Department of Computer Science, University of California, Irvine, Irvine, CA, 92697, USA,
Neuroinformatics. 2014 Jul;12(3):435-54. doi: 10.1007/s12021-014-9220-y.
Simulating large-scale models of biological motion perception is challenging, due to the required memory to store the network structure and the computational power needed to quickly solve the neuronal dynamics. A low-cost yet high-performance approach to simulating large-scale neural network models in real-time is to leverage the parallel processing capability of graphics processing units (GPUs). Based on this approach, we present a two-stage model of visual area MT that we believe to be the first large-scale spiking network to demonstrate pattern direction selectivity. In this model, component-direction-selective (CDS) cells in MT linearly combine inputs from V1 cells that have spatiotemporal receptive fields according to the motion energy model of Simoncelli and Heeger. Pattern-direction-selective (PDS) cells in MT are constructed by pooling over MT CDS cells with a wide range of preferred directions. Responses of our model neurons are comparable to electrophysiological results for grating and plaid stimuli as well as speed tuning. The behavioral response of the network in a motion discrimination task is in agreement with psychophysical data. Moreover, our implementation outperforms a previous implementation of the motion energy model by orders of magnitude in terms of computational speed and memory usage. The full network, which comprises 153,216 neurons and approximately 40 million synapses, processes 20 frames per second of a 40 × 40 input video in real-time using a single off-the-shelf GPU. To promote the use of this algorithm among neuroscientists and computer vision researchers, the source code for the simulator, the network, and analysis scripts are publicly available.

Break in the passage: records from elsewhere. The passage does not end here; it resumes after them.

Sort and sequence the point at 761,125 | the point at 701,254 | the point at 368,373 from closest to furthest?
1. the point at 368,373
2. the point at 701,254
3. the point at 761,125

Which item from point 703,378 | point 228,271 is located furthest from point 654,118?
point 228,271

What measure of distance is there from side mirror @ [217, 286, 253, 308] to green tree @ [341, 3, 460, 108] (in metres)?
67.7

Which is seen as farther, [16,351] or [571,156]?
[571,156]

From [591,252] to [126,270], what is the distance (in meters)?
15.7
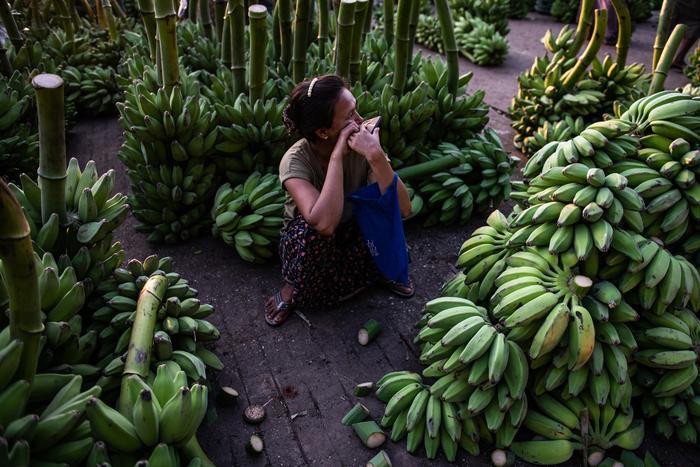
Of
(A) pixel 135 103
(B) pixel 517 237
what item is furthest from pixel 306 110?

模拟大规模的生物运动感知模型具有挑战性,这是由于需要存储网络结构的内存和快速解决神经元动力学所需的计算能力。一种低成本但高性能的实时模拟大规模神经网络模型的方法是利用图形处理单元 (GPU) 的并行处理能力。基于这一方法,我们提出了一个视觉区域 MT 的两阶段模型,我们相信这是第一个展示模式方向选择性的大规模尖峰网络。在这个模型中,MT 中的组件方向选择性 (CDS) 细胞根据 Simoncelli 和 Heeger 的运动能量模型,对具有时空感受野的 V1 细胞的输入进行线性组合。MT 中的模式方向选择性 (PDS) 细胞通过对具有广泛首选方向的 MT CDS 细胞进行池化来构建。我们模型神经元的反应与用于光栅和格子刺激以及速度调谐的电生理结果相当。在运动辨别任务中,网络的行为反应与心理物理数据一致。此外,我们的实现方法在计算速度和内存使用方面比以前的运动能量模型实现方法高出几个数量级。整个网络由 153,216 个神经元和约 4000 万个突触组成,使用单个现成的 GPU 实时处理每秒 20 帧、40×40 输入视频。为了促进神经科学家和计算机视觉研究人员使用该算法,模拟器、网络和分析脚本的源代码都是公开的。